The certification question is essentially a procedural one that does not ask whether an action is legally or factually meritorious. A trial court ruling on a certification motion determines whether the issues which may be jointly tried, when compared with those requiring separate adjudication, are so numerous or substantial that the maintenance of a class action would be advantageous to the judicial process and to the litigants.

(Sav-On Drug Stores, Inc. v. Superior Court, supra, 34 Cal.4th at p. 326, internal quotation marks, ellipses, and citations omitted.)
Class members can be ascertained from Defendant’s records. The parties state there are approximately 13,000 class members. There are common issues regarding whether Defendant failed to provide lawful, timely notice when obtaining consumer reports for employment purposes and whether any violation was willful. No issue has been raised regarding the typicality or adequacy of Plaintiff as class representative.

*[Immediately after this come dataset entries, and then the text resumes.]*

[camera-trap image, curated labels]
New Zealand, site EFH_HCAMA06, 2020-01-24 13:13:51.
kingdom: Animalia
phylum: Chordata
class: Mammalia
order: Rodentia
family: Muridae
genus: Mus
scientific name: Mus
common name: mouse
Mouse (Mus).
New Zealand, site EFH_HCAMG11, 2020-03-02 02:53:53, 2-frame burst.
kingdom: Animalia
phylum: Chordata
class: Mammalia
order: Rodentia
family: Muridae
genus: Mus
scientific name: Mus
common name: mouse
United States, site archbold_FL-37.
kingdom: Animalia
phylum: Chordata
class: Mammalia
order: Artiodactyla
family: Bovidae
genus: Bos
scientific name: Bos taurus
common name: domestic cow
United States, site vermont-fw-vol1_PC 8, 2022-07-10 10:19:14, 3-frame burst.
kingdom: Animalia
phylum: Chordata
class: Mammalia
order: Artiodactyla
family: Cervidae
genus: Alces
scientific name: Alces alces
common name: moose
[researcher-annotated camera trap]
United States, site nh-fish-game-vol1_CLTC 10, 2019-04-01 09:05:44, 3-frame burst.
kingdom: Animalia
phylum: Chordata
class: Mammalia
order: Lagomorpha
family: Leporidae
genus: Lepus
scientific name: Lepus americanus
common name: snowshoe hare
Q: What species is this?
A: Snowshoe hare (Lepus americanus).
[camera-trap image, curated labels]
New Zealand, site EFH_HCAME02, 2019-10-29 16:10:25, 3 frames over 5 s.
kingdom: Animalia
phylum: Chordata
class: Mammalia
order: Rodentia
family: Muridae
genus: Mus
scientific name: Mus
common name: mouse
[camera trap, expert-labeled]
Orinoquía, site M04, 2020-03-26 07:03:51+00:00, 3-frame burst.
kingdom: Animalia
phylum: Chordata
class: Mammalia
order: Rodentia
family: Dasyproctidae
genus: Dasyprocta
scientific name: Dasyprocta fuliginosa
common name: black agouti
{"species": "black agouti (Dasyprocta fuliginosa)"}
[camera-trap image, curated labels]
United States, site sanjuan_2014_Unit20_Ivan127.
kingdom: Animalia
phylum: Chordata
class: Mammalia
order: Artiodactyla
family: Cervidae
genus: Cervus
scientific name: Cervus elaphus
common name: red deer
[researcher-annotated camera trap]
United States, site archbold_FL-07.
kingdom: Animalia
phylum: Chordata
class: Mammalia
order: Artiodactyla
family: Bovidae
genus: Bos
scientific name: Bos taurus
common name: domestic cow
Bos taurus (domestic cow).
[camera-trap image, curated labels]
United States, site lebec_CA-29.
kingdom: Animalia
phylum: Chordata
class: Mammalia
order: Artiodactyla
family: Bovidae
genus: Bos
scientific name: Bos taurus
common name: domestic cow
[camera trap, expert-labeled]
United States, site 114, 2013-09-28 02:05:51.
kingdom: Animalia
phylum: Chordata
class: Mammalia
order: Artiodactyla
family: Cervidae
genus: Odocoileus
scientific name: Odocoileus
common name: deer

The Court finds the proposed class should be conditionally certified.

D. Class Notice

The content of a class notice is subject to court approval. “If the court has certified the action as a class action, notice of the final approval hearing must be given to the class members in the manner specified by the court.” (Cal. Rules of Court, rule 3.769(f).)

There are two notices – an email and website notice, and a postcard notice. (Dion-Kindem Decl., Ex. 1, Exs. B1 and B2.) Both notices generally comply with the requirements for class notice. They provide basic information about the settlement, including the settlement terms, and procedures to object or request exclusion. However, the notices states that class members who want to object must mail a written objection to the class administrator and that failure to do so in a specified manner will result in a class member being unable to object. The notices must be changed to make clear that class members may appear at the final approval hearing to make an oral objection even without mailing any written objection and without providing advance notice.

E. Conclusion

Subject to the modification to the notices, the motion for preliminary approval of class action settlement is GRANTED. The final approval hearing is set for October 5, 2018, at 9:00 a.m. in Department 5.

The Court will prepare the final order if this tentative ruling is not contested.